May 31, 2002
The World Health Organization plans to step up its campaign against poverty-related diseases while intensifying its programs aimed at tackling cardiovascular disease, obesity, and other ailments of richer nations, Director-General Gro Harlem Brundtland told the annual World Health Assembly (WHA) on May 13.
Brundtland outlined in her opening address to the 191-nation WHA the need to "reinvigorate WHO's work on diet, food safety, and human nutrition, linking basic research with efforts to tackle specific nutrient deficiencies in populations and the promotion of good health through optimal diets."
Brundtland did not back away from tackling illnesses of poverty. Reviewing WHO efforts at putting health firmly on political agendas and pioneering global initiatives such as Roll Back Malaria, Stop TB and immunization partnerships, she stressed that more is needed.
"We must further increase funding for tackling the illnesses of poverty. We must increase the number of people who can access treatments, like antiretrovirals, at the same time as we scale up prevention programs. We must do all we can to increase access to essential medicine and health technologies," she continued.
As Brundtland was speaking, Médicines San Frontiéres (MSF) stationed a truck carrying an exhibition entitled "TRAPPED" outside the UN compound in a bid to drive home its concerns that WHO isn't doing enough on this front.
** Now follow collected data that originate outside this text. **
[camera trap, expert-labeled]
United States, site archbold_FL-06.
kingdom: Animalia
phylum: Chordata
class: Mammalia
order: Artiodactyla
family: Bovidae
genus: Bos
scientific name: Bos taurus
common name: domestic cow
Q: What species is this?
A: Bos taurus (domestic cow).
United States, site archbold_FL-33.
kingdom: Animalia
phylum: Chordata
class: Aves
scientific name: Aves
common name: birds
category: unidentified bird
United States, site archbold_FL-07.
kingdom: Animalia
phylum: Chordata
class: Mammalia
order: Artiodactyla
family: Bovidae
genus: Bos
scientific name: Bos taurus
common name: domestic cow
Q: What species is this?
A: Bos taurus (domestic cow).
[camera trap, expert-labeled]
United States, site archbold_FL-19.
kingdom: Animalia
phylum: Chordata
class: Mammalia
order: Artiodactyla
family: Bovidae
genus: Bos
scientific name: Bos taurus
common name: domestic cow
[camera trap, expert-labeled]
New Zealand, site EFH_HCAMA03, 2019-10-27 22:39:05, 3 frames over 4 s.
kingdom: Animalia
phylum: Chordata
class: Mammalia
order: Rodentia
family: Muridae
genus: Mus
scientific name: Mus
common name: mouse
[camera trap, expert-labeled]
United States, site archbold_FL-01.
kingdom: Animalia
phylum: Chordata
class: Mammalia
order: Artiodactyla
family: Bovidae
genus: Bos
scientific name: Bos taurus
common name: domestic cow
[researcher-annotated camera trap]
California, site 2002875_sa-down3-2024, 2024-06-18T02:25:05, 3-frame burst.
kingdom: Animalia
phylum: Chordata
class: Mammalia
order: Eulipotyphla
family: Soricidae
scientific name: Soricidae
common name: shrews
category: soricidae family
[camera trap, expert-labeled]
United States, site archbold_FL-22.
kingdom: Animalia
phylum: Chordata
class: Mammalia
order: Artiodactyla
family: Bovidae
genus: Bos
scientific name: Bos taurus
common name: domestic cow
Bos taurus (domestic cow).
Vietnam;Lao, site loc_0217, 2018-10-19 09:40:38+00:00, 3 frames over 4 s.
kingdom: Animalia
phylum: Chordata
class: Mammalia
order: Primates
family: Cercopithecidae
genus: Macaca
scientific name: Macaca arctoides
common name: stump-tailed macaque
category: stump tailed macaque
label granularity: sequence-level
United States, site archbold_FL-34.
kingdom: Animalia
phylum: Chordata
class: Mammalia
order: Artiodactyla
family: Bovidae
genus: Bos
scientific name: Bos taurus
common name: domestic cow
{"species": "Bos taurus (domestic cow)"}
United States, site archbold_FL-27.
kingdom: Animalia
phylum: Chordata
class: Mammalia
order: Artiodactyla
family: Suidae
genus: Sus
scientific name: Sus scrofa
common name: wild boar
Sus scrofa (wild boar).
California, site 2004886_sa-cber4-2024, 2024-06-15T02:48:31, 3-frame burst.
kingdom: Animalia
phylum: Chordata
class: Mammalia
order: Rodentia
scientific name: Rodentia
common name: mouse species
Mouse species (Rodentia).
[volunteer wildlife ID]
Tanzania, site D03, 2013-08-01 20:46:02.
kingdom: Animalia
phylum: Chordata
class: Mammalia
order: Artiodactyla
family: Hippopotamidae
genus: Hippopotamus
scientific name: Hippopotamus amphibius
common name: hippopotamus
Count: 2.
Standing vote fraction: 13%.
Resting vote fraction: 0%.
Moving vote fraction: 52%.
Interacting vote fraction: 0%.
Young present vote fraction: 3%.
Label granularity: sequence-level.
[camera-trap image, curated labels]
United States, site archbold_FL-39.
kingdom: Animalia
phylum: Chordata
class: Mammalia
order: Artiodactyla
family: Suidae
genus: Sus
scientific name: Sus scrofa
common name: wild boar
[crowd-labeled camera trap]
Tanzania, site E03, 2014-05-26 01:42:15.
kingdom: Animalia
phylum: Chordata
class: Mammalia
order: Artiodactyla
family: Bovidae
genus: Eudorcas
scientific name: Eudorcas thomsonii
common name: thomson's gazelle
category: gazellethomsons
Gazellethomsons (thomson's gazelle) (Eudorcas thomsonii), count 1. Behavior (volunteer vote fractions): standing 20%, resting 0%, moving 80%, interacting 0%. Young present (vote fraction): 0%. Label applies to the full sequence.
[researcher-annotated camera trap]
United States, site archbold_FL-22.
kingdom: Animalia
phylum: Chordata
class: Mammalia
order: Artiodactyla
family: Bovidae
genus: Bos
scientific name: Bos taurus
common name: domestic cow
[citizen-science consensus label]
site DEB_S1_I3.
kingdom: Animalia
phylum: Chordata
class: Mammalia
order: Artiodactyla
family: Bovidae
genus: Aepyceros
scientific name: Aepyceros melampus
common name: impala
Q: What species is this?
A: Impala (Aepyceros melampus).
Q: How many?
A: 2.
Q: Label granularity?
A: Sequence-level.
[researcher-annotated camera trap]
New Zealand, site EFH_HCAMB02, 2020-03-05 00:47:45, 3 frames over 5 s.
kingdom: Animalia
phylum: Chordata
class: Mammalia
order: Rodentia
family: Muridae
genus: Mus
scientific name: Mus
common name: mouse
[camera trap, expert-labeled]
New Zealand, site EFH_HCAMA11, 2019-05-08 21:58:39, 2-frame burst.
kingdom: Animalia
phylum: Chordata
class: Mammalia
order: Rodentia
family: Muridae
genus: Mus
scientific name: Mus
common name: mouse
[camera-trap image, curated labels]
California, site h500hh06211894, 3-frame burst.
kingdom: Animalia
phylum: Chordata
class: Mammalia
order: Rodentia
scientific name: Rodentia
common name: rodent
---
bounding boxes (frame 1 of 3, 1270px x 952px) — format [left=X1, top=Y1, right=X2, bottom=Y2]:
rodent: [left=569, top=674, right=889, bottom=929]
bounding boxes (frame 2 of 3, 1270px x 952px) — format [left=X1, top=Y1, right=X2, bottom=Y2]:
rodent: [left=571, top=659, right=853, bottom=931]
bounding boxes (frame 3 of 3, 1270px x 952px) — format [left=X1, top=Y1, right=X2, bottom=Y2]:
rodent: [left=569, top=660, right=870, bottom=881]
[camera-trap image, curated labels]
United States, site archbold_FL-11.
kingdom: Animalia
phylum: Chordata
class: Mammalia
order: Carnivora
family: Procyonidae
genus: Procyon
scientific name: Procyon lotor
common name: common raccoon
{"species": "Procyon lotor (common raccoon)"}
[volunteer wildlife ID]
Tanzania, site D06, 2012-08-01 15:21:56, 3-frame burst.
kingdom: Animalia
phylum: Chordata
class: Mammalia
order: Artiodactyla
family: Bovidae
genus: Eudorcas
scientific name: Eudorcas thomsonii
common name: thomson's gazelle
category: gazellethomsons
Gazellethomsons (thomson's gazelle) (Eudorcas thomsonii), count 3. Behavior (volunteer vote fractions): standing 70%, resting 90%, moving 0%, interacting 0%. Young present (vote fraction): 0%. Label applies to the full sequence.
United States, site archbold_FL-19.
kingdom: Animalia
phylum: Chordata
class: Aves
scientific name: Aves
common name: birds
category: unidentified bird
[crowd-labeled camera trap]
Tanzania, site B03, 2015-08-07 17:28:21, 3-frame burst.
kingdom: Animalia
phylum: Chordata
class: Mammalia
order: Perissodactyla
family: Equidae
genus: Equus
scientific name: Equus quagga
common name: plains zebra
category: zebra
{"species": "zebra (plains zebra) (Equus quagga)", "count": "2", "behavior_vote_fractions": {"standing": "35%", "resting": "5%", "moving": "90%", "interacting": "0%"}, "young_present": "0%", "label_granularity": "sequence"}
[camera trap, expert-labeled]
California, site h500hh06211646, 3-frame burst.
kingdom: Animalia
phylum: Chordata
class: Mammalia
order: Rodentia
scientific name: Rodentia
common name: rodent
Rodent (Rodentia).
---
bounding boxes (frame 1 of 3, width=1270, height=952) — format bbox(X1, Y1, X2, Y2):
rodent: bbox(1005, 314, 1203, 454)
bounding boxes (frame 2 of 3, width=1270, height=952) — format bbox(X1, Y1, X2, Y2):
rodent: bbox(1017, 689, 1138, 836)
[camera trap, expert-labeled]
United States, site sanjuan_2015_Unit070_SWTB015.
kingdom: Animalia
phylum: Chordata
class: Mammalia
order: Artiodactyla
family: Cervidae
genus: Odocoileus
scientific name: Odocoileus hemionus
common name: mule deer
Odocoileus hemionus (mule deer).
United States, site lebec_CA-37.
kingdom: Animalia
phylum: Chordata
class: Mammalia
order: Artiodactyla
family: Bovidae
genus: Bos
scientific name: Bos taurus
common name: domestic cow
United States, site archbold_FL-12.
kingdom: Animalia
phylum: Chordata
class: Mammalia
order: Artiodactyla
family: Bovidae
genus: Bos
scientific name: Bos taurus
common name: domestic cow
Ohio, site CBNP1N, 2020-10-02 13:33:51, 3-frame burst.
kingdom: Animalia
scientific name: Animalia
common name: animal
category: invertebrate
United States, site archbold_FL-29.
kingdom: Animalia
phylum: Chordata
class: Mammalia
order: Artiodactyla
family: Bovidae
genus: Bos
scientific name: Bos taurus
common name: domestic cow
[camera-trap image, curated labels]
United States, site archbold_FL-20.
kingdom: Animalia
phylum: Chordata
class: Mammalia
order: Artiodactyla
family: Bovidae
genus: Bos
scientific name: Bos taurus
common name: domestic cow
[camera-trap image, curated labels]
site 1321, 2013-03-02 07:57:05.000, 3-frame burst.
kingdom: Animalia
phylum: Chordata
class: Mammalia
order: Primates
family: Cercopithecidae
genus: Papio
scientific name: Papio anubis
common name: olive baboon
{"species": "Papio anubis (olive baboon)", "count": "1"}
While applauding WHO's recognition of generic producers such as Cipla and the recent inclusion of antiretrovirals on its list of essential medicine, it urged WHO to show more courage in the battle with pharmaceutical giants to further lower drug prices for poor countries.
"WHO has been a follower, not a leader; an observer, not an actor" said Ellen 't Hoen, coordinator of MSF Access Campaign. "Be more active. We need a strong public health voice for those who are silent," she appealed.
A grassroots coalition from developing countries, under the banner of the People's Health Assembly, accused WHO of forgetting its former goal of Health for All by 2000. Pointing to data showing the alarming fall of health standards, the group said, "During a period of 10 years between 1990 and 2000 life expectancy of over a billion people has gone down by 10 years from 50 to 40."